Bioshock was developed by the same folks that did System Shock 2, which is a game that has a high creepy-factor. SS2 is a bit dated now, graphics-wise, but it's still a pretty awesome game to play.
Bioshock is amazing as far as the graphics go. The art direction is phenomenal, being full of art-deco atmospheres that have fallen into decay and are collapsing around you. Another nice feature is that you can set up the audio for 5.1 or 7.1 surround, which takes the sound design to a whole new level.
While it is creepy, it's not creepy at the same level as SS2. The mutants that you run into ("splicers") are insane, but they're recognizable as human. The SS2 mutants were more like zombies, which made you feel more isolated; in Bioshock, it's more like you're in the asylum with the crazies run loose.
So okay, they're different. Bioshock is still creepy, but it's not the fear-factor-nine kind of creepy that I love from the Silent Hill series. And realistically it's a puzzle-solving game deep down at its core, particularly noticeable in the hacking of devices. It's still pretty damn absorbing, and there are some good story elements in there.

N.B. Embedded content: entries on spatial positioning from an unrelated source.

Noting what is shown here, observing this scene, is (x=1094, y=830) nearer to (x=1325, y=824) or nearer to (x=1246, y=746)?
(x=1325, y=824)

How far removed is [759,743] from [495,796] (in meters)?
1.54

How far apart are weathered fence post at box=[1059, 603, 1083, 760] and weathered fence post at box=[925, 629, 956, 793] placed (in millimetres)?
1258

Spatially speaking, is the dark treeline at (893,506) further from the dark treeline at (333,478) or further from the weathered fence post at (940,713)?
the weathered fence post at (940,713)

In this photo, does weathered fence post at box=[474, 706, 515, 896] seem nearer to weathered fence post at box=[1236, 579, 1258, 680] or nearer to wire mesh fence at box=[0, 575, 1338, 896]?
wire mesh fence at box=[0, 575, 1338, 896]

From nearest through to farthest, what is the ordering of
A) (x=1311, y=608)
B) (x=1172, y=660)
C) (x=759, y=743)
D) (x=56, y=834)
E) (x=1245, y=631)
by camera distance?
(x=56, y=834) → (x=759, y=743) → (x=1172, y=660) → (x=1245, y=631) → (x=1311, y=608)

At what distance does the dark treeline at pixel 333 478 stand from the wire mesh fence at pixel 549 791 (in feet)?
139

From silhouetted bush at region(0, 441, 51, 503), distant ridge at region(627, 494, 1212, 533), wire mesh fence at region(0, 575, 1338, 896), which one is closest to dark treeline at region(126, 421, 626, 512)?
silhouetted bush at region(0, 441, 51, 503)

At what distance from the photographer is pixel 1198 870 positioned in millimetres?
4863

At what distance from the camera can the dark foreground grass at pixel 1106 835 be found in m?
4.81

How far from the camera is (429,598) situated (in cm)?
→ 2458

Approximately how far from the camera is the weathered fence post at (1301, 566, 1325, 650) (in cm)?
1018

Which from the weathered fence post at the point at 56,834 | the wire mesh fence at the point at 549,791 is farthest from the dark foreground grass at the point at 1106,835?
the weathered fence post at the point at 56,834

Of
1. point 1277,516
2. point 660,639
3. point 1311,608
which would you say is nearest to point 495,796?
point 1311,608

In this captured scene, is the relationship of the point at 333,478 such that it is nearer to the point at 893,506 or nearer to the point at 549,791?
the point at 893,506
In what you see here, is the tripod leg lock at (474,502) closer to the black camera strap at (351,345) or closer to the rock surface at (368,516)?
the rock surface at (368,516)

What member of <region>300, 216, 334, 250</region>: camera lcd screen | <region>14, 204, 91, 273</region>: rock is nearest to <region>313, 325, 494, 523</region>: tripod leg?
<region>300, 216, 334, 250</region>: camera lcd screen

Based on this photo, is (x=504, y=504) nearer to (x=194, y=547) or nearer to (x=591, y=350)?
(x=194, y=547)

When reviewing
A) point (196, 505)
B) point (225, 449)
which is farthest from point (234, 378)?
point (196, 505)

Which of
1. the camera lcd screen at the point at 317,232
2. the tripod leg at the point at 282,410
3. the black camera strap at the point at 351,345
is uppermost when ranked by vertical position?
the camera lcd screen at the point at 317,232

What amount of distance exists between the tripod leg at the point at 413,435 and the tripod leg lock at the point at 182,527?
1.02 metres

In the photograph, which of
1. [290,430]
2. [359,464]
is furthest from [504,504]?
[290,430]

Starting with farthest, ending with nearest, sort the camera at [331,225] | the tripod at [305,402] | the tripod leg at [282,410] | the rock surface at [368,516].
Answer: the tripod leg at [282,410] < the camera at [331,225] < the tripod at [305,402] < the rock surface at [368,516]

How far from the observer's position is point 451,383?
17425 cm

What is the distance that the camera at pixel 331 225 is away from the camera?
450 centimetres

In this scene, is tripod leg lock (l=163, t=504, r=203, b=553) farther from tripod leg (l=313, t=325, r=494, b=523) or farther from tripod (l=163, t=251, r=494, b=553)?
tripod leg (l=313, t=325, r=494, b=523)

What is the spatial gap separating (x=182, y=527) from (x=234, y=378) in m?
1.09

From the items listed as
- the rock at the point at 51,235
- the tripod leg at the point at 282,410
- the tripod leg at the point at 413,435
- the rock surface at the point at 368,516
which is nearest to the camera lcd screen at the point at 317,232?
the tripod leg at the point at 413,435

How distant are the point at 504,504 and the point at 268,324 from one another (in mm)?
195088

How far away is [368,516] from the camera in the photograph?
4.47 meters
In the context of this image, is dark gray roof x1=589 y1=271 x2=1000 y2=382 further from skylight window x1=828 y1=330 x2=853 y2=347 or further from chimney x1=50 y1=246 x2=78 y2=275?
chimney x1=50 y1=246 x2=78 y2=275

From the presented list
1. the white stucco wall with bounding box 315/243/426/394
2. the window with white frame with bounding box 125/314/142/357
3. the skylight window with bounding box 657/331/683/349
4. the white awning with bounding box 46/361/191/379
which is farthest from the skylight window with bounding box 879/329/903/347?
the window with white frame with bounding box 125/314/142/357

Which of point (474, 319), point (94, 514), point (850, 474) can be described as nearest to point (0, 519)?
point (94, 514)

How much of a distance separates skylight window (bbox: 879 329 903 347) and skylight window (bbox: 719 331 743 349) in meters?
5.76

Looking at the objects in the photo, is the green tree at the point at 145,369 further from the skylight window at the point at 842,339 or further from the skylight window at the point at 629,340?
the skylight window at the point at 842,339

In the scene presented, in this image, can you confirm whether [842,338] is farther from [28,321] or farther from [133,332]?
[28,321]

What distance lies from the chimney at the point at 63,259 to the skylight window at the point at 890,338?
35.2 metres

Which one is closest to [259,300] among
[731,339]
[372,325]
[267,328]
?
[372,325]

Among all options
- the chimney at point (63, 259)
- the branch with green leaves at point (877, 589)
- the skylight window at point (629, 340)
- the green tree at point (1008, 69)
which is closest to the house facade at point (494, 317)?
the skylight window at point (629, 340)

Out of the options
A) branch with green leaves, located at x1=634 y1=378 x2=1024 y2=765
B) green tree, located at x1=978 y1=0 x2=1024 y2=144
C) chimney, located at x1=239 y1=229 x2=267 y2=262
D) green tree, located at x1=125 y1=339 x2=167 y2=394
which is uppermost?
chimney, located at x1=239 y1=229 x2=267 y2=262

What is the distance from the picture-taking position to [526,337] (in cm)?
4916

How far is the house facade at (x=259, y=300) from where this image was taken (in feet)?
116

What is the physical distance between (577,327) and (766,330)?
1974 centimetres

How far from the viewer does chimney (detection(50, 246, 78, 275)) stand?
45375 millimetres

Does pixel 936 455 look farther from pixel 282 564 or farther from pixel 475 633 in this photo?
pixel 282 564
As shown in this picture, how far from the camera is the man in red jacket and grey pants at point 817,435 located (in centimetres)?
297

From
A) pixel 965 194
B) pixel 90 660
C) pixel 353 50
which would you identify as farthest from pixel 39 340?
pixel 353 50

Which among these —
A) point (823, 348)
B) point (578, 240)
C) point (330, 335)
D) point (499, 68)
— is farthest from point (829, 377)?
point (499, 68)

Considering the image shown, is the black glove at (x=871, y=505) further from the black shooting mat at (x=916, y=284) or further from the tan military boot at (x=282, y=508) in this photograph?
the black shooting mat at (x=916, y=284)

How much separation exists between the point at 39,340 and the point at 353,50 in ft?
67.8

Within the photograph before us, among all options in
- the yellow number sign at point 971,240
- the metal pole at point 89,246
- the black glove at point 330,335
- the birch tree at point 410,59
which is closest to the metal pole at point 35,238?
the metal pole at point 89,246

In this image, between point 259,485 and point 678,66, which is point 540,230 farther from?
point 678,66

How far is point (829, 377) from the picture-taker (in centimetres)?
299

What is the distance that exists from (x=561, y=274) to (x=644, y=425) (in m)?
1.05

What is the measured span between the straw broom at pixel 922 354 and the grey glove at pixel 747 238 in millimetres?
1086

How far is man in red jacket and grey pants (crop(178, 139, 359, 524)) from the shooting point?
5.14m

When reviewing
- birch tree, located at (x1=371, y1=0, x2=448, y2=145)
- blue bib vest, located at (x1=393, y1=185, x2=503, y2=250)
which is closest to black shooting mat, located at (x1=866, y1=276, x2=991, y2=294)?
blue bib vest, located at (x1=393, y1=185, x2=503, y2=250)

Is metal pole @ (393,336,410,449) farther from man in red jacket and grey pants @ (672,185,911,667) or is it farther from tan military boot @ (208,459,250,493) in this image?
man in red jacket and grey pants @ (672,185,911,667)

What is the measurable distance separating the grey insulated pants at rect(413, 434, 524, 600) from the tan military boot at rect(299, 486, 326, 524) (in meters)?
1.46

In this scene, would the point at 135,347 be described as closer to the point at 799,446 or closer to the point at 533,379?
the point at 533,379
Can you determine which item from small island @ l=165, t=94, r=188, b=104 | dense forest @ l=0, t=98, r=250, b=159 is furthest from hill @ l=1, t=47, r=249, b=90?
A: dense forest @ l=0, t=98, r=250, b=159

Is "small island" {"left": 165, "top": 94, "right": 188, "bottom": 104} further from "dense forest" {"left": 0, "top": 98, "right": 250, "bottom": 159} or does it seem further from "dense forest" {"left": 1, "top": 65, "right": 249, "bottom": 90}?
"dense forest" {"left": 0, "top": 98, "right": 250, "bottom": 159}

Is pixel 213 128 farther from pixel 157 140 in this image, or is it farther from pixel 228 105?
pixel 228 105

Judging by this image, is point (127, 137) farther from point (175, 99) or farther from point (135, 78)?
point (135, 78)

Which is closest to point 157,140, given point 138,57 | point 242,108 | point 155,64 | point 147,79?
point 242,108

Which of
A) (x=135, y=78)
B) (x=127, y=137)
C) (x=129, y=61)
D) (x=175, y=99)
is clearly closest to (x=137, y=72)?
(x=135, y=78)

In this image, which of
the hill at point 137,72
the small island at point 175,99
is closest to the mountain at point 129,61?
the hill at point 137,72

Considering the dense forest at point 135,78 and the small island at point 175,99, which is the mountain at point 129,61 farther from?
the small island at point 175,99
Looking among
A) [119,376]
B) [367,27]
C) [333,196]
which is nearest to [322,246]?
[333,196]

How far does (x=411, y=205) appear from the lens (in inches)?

Side note: it's kind of a flaw in the genre of videogames in general that the progress in the game is done in a linear fashion. It's not just videogames: I have a nifty article somewhere that I was writing on the linearity in traffic flow for the Haunted House industry that broke it down into a node graph; each "room" in the haunted house is a node, and the path you take between rooms gets represented as a line between the nodes. Almost every haunted house in existence has a completely linear node graph out of practicality, because they thrive on getting the patrons through in as fast a fashion as possible and in as controlled a manner as possible. Movies are inherently like this because there is no real interaction possible, and you are constrained to a single path.
Videogames have a bit more luxury, because at least in single-player games, there is only one person and you are not really constrained by time. Yet almost all of them have elements of the linear-node structure (for instance, to get to the next "level" or "chapter", you have to Kill the Werewolf and take the Key of Foamy Goodness). There may be a lot of freedom in between the nodes, but nodes there be.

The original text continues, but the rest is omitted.